Davacının dayandığı 2577 sayılı Kanun’un 53. maddesinin 1. fıkrasının (h) bendindeki sebep birbirine aykırı iki hükmün ortaya çıkması durumu olup bu sebebin gerçekleşmesi için ortada bir mahkeme kararının bulunması, tarafları, konusu ve sebebi aynı olan bu konu hakkında yeni bir mahkeme kararı verilmiş olması, kanuni bir dayanak olmamasına rağmen, ikinci kararın birinci karara aykırı olması ve birinci karara aykırı olan ikinci kararın ya aynı mahkeme ya da başka bir mahkeme tarafından verilmiş olması şartlarının bir arada bulunması gerekir.

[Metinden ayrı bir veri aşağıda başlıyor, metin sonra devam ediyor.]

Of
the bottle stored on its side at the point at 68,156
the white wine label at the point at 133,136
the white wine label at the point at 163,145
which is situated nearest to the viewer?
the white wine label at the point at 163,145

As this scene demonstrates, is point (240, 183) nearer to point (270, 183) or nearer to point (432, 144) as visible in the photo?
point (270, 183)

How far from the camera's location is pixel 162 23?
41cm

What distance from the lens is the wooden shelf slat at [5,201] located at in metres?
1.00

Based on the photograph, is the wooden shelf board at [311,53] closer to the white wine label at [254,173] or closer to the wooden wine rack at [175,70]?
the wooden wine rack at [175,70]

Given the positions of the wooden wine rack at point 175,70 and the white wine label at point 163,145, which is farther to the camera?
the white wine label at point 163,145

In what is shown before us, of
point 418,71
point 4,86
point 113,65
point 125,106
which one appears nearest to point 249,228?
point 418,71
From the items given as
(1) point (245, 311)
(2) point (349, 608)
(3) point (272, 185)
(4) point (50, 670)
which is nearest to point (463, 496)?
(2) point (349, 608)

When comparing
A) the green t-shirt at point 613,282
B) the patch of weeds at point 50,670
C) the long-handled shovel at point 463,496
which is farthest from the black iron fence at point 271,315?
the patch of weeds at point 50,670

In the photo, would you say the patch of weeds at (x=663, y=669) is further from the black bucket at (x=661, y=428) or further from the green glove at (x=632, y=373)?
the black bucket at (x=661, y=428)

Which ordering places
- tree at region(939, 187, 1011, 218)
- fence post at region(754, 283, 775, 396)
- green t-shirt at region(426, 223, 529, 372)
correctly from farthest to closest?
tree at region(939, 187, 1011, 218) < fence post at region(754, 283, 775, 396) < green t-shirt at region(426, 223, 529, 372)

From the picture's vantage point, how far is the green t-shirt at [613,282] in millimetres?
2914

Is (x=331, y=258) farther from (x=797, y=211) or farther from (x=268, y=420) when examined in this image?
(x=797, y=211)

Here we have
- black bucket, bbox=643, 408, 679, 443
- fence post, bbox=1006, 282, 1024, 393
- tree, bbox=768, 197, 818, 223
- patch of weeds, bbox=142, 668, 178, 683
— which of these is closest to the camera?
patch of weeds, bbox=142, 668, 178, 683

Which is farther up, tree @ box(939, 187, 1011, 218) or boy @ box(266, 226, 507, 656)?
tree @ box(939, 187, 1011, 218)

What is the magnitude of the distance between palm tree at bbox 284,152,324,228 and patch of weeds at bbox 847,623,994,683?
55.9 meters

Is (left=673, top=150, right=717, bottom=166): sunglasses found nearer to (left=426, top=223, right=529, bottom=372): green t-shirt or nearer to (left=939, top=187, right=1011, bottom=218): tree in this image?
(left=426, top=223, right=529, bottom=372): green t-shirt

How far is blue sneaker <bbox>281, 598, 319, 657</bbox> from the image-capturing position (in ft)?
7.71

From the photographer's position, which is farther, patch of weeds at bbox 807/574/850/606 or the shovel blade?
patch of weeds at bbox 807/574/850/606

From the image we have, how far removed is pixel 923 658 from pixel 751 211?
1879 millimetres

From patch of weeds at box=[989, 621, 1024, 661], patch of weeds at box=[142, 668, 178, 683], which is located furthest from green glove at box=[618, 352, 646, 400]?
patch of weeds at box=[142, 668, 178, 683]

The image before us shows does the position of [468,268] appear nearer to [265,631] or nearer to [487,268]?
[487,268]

Somut olayda, verilen kararlar açısından öncelikle tarafları, konusu ve sebebinin aynı olması şartları yönünden inceleme yapıldığında, davacı tarafından, ön alım hakkının bulunmadığı yönünde tesis edilen işlemin iptali istemiyle Sağlık Bakanlığı’na; kamu konutunun satışına ilişkin 23/06/2020 tarihli ihalenin iptali istemiyle Ankara Valiliği’ne karşı açılan davaların bu idareler husumetiyle görülüp sonuçlandırıldığı dikkate alındığında, bu davalarda verilen kararlar açısından tarafları, konusu ve sebebinin aynı olması şartının gerçekleşmediği anlaşılmaktadır.
Bu itibarla, davacının yargılamanın yenilenmesi istemiyle verdiği dilekçede ileri sürdüğü nedenler, 2577 sayılı Kanun’un 53. maddesinin 1. fıkrasının (h) bendinde ve anılan maddede tek tek ve sınırlı olarak sayılan yargılamanın yenilenmesi nedenlerinden hiçbirine uygun olmadığından, istemin reddi gerekmektedir.

KARAR SONUCU:
Açıklanan nedenlerle;
1. Davacının yargılamanın yenilenmesi isteminin REDDİNE,
2. 492 sayılı Harçlar Kanunu’nun 10. maddesi uyarınca …-TL harcın istemi hâlinde davacıya iadesine,
3. …-TL posta giderinin davacı üzerinde bırakılmasına, posta gideri avansından artan tutarın davacıya iadesine,
4. 2577 sayılı Kanun’un 20/A maddesinin ikinci fıkrasının (i) bendi uyarınca kesin olarak, 26/01/2023 tarihinde oybirliğiyle karar verildi.